Every step in this creative photographic process from object to
image served to achieve the Surrealist goal of dépaysement,
or estrangement, the removal of the real and tangible from its
usual spatial environment
I've been working all year and produced a whole new series
of paintings based on mathematical equations from an erotic
standpoint – very discreet!
Man Ray, 1948
Forced to flee Paris at the outbreak of World War II, Man Ray returned to the United States, eventually settling in late 1940 in Hollywood, where he lived for a decade. Fearful that the work he left behind in France had been destroyed, he set about recreating his most important paintings and making new works that frequently incorporated geometric and scientific themes. During his time in Hollywood, he produced more paintings, objects, and Rayographs than he had in the previous thirty years of his life. Among these new works was a series of paintings he initially referred to as Human Equations, revealing his intention to humanize the inanimate mathematical forms.
This section of the exhibition explores the artist's intriguing
photographs of mathematical models in the 1930s and his
transformation of these images a decade later into a series of
imaginative paintings he titled Shakespearean Equations. Man
Ray transformed the mathematical models into characters in
a series of theatrical tableaux, naming each painting after a
specific play by Shakespeare. The Shakespearean Equations
paintings were the centerpiece of Man Ray's 1948 exhibition at
the Copley Gallery in Beverly Hills, California. He transformed
the show's opening night into a Parisian-style soirée, attracting
Hollywood personalities, as well as friends, artists, composers,
writers, and filmmakers. A core group of the paintings from this
series is united here for the first time, with both the photographs
and the mathematical models that served as their inspiration.
Forms worked out by mathematicians . . . to prove or visualize
their algebraic equations . . . some of them had a suggestiveness
that is conveyed by any portrayal of human anatomy.
The inspiration that Man Ray found in the mathematical models reflects his proclivity throughout his career to humanize inanimate objects and, conversely, to objectify the human body. In disorienting exchanges between object and human forms, he transforms the fragmented body into a vessel of mystery and eroticism. These implications relate to Man Ray's known fascination with the Marquis de Sade, the subject of passionate discussion in Surrealist circles.

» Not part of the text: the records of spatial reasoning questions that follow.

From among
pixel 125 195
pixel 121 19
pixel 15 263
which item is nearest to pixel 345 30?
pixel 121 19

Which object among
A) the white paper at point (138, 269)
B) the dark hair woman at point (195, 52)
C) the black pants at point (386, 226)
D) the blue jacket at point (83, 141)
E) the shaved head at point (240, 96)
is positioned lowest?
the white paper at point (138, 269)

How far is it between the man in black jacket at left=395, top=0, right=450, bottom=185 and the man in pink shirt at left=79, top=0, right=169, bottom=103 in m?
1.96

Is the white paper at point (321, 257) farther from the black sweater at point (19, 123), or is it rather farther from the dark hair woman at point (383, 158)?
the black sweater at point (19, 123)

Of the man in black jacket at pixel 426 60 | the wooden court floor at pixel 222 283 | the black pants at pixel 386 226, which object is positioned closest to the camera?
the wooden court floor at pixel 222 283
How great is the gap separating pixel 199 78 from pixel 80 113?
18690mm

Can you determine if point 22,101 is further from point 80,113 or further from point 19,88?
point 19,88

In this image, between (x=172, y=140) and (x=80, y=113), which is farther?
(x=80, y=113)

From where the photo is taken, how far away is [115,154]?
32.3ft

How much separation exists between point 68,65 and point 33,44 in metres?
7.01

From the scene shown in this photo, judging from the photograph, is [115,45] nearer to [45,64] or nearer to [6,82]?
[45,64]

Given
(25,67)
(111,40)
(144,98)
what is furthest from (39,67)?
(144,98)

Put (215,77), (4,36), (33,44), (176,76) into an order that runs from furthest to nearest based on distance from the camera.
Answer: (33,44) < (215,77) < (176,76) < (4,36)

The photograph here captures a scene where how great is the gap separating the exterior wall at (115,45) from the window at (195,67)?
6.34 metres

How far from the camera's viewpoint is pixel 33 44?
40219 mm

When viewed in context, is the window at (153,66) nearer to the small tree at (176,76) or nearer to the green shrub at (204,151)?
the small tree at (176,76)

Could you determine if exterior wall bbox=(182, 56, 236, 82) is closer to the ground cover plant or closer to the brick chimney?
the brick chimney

In Man Ray's endeavors to create confusion between the animate and inanimate, he commonly employed fragments of plaster casts of classical sculptures, such as numerous compositions of a plaster cast of the Venus de Milo. These conventional symbols of ideal beauty became mechanisms of displacement and transformation in witty and often eroticized compositions. Man Ray employed his well-practiced techniques – highly orchestrated compositions and lighting, and a frequent rotating and cropping of the image – in an effort to shift the observer's attention from the body of the model as an individual to the depersonalized body or commoditized body part as object. Man Ray presented the viewer with challenging compositions, displaying the body partially concealed and disguised as an object, or anatomy concealed and replaced by a replica object. The reflected or mirror image recurs throughout Man Ray's work, as both a motif and a technique. In Man Ray's eyes, mirrors can show us reality but also act as a mechanism of displacement and transformation.
The artist's treatment of his lifelong fascination with the
automaton oscillates between the symbolism of the dehumanization
of man, and the possibility that geometry could serve
as the basis of the human form. Geometric shapes, in the form
of wooden solids of the type used by art students, recur in
Man Ray's work of the 1920s and 1930s, frequently employed
in photographs in combination with either human sitters or
even surrogates of the human form, such as mannequins.
In numerous works throughout his artistic career, Man Ray
employed mannequins with such skill that their demeanor belies
their inanimate nature: they seem to come alive.